■ Goal of the exercise ■
Please write what comes next in the world news briefs, picking up right after its last sentence.

■ Selected extract ■
Sun, Jan 06, 2008 - Page 5 News List

World News Quick Take

AGENCIES

■ CHINA

Landslide buries road

A landslide buried a road and threatened a school in a major city in southwestern China, prompting the evacuation of more than 6,300 students and residents, a news report said yesterday. No injuries were reported. The landslide occurred on Thursday in the industrial metropolis of Chongqing, the Xinhua news agency said. It said monitoring of the hillside alerted authorities to the impending slide, allowing them to clear the area before it hit. Some 4,200 students at the nearby Fuling No. 5 Middle School were sent home as a safety measure and nearby residents were evacuated, Xinhua said.

■ CHINA

Bird flu kills 4,850 birds

Bird flu has killed 4,850 poultry in northwest China, the Xinhua news agency said on Friday. The outbreak occurred in Turpan, a city in the Xinjiang region, on Dec. 29 and a state laboratory confirmed the presence of the pathogenic H5N1 virus on Thursday, Xinhua said. Some 29,383 birds were slaughtered as a result, it said. The last reported outbreak in poultry occurred in September, when 9,830 ducks died in southern China near Hong Kong.

■ THAILAND

Insurgents kill Muslim man

Suspected separatist insurgents have shot dead a Muslim man and wounded two others on the anniversary of the start of a bloody rebellion in Thailand's far south, police said yesterday. The 43-year-old villager was killed in a drive-by shooting on Friday evening near a mosque in Yala Province, where two security officials were also wounded in a shooting and a bomb attack, local police said. Friday marked the fourth anniversary of a militant attack on an army base in Narathiwat Province, which revived long-running tensions and kick-started a separatist insurgency that has left more than 2,800 people dead. The south was an autonomous Malay Muslim sultanate until Buddhist Thailand annexed it more than a century ago, provoking decades of animosity.

■ Data to examine ■
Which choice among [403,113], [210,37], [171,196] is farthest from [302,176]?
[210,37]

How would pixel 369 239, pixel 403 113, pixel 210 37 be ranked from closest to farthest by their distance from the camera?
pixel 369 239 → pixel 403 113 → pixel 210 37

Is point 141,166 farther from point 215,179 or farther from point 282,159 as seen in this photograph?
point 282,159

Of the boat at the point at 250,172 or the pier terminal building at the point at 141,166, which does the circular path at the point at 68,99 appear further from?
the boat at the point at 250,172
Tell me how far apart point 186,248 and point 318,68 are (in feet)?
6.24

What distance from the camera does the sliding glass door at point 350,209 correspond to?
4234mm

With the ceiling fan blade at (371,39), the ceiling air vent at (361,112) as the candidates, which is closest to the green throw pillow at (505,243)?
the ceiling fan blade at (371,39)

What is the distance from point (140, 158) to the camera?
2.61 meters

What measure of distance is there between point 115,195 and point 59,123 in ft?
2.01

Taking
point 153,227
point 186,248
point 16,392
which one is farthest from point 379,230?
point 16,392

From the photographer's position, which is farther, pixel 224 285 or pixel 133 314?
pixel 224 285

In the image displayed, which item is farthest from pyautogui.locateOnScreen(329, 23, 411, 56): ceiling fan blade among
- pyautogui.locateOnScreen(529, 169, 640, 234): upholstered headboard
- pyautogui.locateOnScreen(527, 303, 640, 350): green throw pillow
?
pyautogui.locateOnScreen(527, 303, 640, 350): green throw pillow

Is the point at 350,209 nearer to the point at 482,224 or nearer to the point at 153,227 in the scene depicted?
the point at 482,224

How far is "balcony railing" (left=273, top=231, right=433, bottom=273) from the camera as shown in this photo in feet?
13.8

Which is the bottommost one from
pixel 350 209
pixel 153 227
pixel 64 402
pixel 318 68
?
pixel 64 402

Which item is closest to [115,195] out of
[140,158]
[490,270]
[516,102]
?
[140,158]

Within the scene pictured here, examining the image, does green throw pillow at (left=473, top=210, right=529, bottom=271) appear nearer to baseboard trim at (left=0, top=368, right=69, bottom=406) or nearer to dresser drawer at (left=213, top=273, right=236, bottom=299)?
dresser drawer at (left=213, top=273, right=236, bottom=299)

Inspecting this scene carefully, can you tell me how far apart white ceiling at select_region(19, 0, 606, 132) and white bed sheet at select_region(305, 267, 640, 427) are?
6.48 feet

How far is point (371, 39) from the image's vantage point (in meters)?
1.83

--

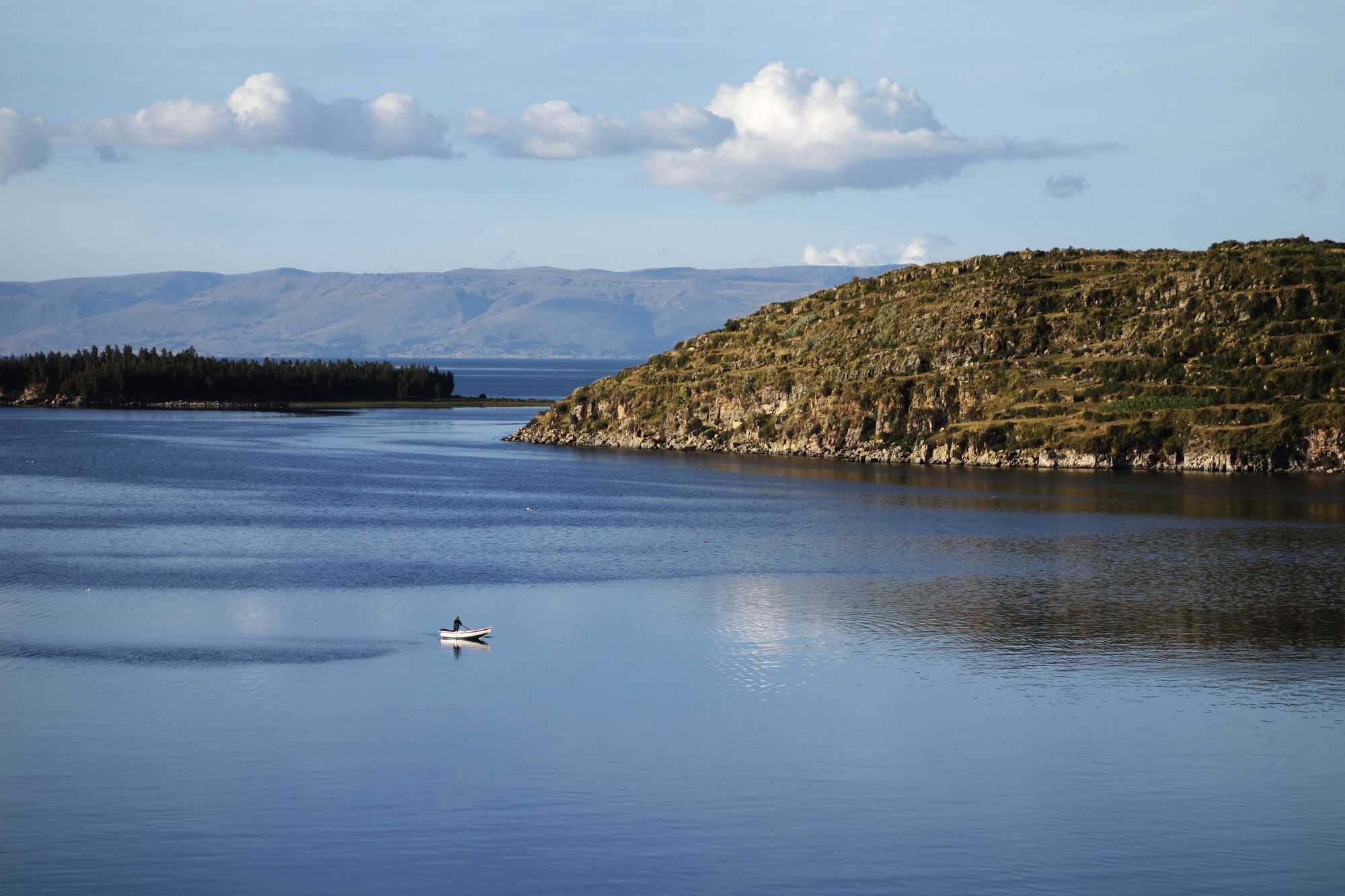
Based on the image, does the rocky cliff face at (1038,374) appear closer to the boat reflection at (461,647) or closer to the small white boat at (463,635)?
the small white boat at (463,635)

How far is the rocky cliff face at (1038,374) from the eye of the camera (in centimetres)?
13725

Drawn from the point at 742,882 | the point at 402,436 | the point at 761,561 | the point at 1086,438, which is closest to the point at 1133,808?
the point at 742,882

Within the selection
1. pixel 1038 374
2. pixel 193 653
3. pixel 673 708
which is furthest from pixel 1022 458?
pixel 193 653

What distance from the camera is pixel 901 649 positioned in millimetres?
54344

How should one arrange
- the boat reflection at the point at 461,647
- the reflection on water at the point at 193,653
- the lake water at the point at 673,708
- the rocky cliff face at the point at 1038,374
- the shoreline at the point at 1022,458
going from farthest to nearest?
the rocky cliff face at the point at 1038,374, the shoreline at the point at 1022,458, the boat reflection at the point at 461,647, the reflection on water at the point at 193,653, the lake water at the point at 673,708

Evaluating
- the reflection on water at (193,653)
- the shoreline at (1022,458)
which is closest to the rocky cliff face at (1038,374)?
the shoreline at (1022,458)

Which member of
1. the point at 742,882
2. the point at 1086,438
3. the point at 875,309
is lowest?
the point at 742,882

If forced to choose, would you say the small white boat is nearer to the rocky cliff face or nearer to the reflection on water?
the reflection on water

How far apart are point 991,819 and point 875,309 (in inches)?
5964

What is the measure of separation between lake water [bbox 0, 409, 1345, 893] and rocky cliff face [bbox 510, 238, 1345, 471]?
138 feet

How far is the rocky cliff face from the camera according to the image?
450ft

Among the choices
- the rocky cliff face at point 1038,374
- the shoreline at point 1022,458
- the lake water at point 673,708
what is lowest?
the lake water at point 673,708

---

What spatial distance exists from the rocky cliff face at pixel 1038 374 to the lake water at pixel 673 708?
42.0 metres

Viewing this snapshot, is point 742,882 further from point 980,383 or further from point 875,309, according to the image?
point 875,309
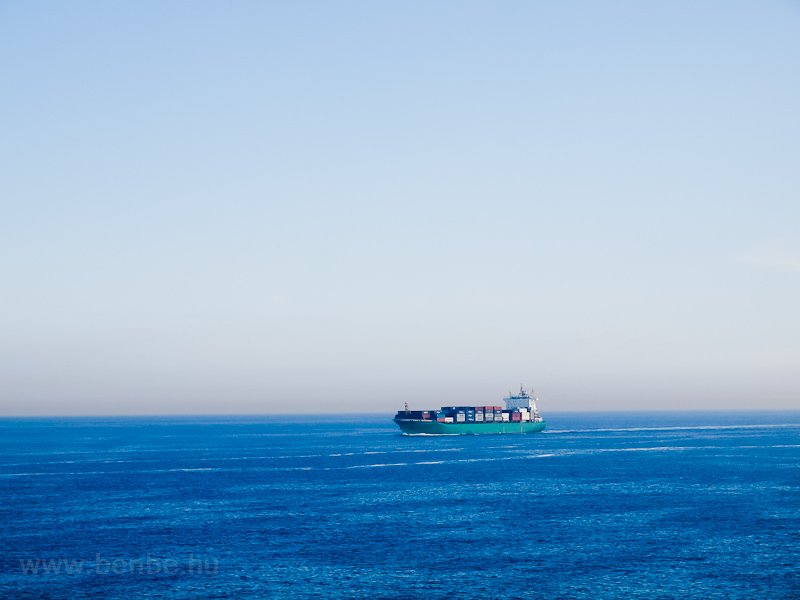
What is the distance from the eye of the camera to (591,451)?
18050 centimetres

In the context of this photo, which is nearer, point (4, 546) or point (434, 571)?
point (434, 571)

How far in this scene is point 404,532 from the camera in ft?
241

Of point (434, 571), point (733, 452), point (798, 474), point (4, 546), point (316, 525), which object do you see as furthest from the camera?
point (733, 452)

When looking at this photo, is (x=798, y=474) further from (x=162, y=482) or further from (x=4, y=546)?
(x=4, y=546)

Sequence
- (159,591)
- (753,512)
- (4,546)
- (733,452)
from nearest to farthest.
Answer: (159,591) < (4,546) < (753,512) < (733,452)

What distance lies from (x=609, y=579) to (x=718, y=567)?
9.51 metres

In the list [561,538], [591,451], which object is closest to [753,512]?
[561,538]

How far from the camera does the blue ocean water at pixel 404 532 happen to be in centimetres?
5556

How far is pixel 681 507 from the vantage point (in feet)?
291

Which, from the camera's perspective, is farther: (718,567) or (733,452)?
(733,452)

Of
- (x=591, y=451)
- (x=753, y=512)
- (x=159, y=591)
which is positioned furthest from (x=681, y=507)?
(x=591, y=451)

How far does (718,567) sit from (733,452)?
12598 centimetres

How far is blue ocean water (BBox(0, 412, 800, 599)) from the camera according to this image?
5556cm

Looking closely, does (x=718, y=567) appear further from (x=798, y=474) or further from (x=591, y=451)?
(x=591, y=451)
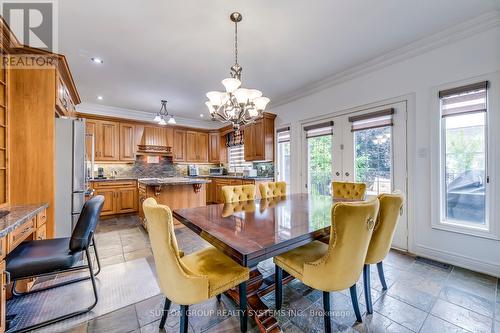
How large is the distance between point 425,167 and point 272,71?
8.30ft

■ Solved exercise ■
■ JAPAN

Company offers pet subsidy

Hoping to send the message that pets are life-long partners not disposable accessories, a Japanese maker of medicines for animals has begun giving employees who own dogs or cats a monthly "family allowance" for their pets. The number of pets in Japan has grown with greater affluence and a falling birth rate and there are now more pet cats and dogs than children under age 15, but about 310,000 cats and dogs are put down annually, said Tokyo-based Kyoritsu Seiyaku Corp. Employees who own dogs and cats cn get a "family allowance" of ¥1,000 yen (US$9) per month.

■ JAPAN

Prisons prepare for elderly

Faced with a prison population aging as rapidly as the rest of the country, Japan is to build new jails with disabled access, including elevators, slopes for wheelchairs and grab-bars in toilets and baths. The three new penal facilities will offer healthy meals and may also have specialists in nursing and rehabilitation on staff, a Justice Ministry official said on Friday. The number of prison inmates aged over 60 rose to 8,700 in 2006 from 3,500 in 1997. Those with disabilities are currently spread around the country, making it difficult for wardens to deal with them, the ministry said. The three new penal facilities will each accommodate about 360 people and total building costs are estimated at ¥8.3 billion.

■ SOUTH AFRICA

'Dassies' under the hood

A car-owner in Johannesburg was driven to desperation when she found a family of Cape Hyrax, small animals that resemble guinea pigs, living in the engine of her BMW. Hoping to shake off the short-eared, short-tailed creatures known locally as "dassies," she drove at high speed to a dealership on the other side of town, but failing to do so dumped the vehicle there without giving an explanation. Astonished staff at the BMW dealership phoned Johannesburg Zoo and asked them to come and rescue the animals as the car had been abandoned in their carwashing area and was interfering with their work, a zoo official said.